* Exercise description
Reproduce the items below word for word, starting with the one that contains "Edhomenn Falda tutú" and stopping after the one that contains "Corel Kurta Set". Leave the pictures out of your answer.

* Recorded information
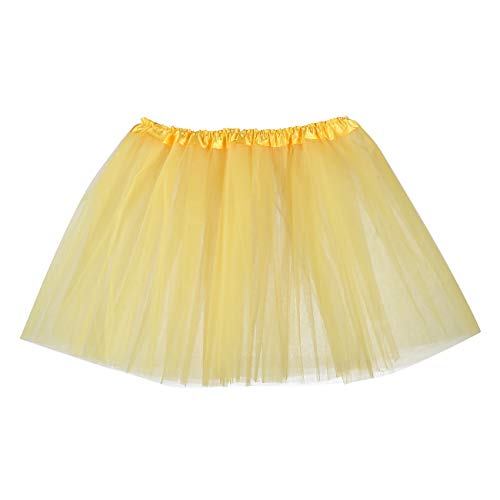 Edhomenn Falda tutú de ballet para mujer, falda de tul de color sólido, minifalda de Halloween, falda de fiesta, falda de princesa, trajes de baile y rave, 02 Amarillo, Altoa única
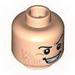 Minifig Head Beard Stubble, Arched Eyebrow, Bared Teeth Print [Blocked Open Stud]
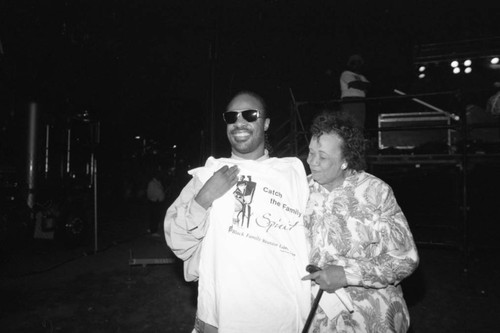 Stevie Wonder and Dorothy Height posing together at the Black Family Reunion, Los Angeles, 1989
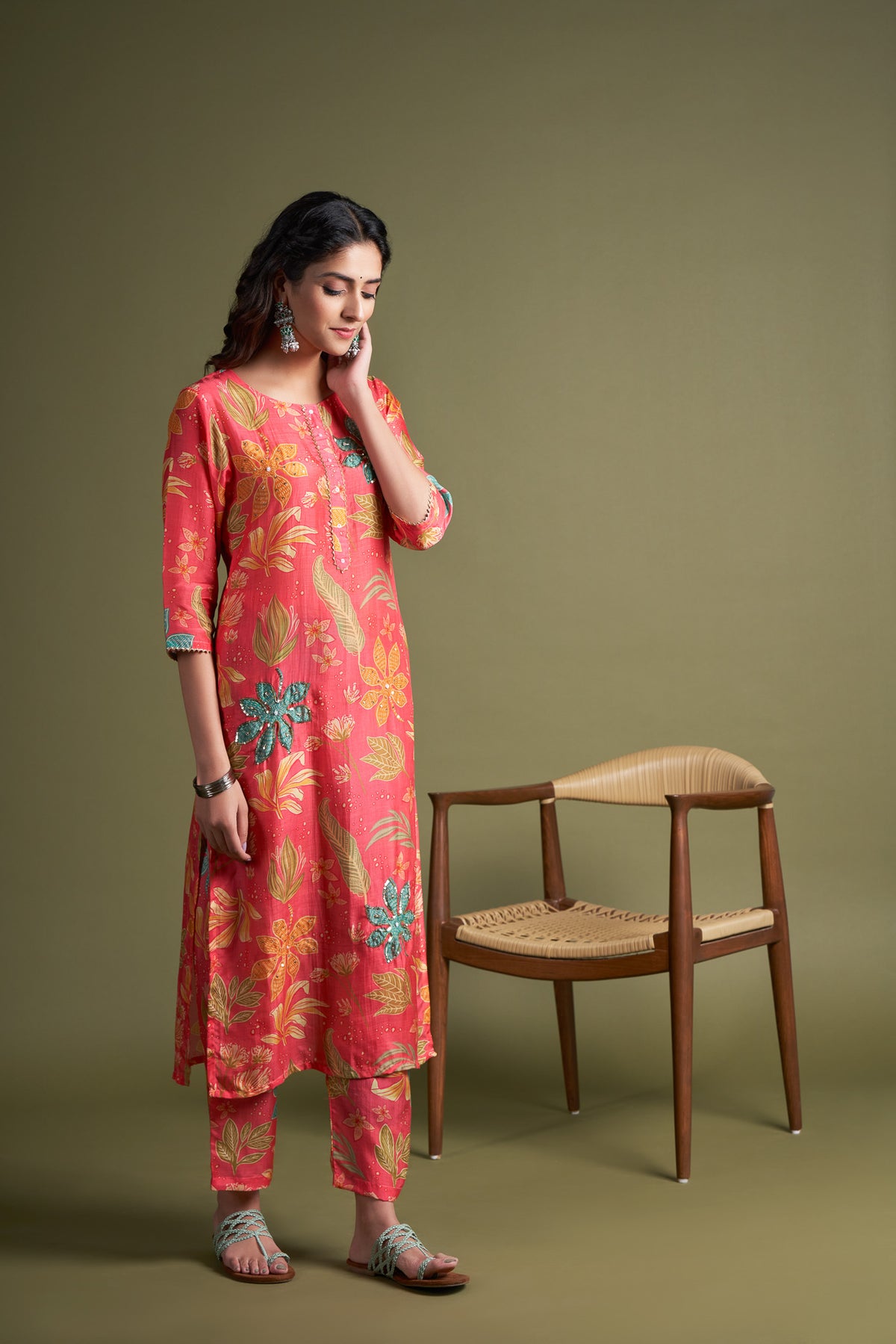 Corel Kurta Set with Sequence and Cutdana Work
--
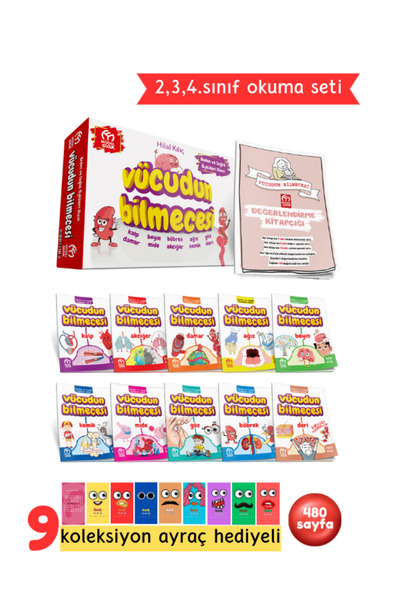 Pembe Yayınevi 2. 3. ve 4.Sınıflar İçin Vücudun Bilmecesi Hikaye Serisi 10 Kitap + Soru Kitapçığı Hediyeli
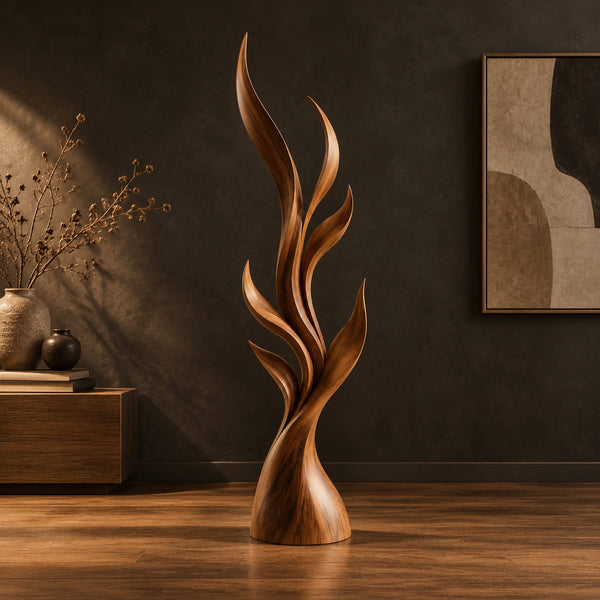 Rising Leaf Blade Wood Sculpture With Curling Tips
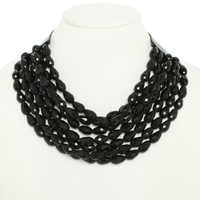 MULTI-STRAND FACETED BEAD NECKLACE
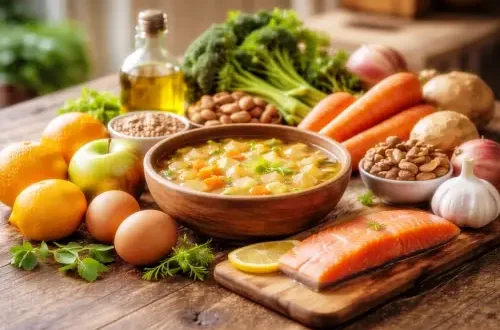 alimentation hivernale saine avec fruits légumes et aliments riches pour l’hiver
* * *
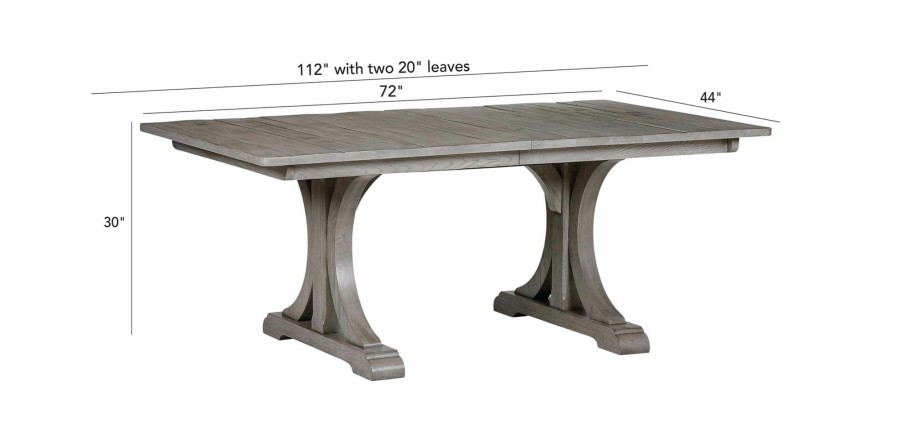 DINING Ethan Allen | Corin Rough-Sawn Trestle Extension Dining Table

* Task answer
 Edhomenn Falda tutú de ballet para mujer, falda de tul de color sólido, minifalda de Halloween, falda de fiesta, falda de princesa, trajes de baile y rave, 02 Amarillo, Altoa única
 Minifig Head Beard Stubble, Arched Eyebrow, Bared Teeth Print [Blocked Open Stud]
 Stevie Wonder and Dorothy Height posing together at the Black Family Reunion, Los Angeles, 1989
 Corel Kurta Set with Sequence and Cutdana Work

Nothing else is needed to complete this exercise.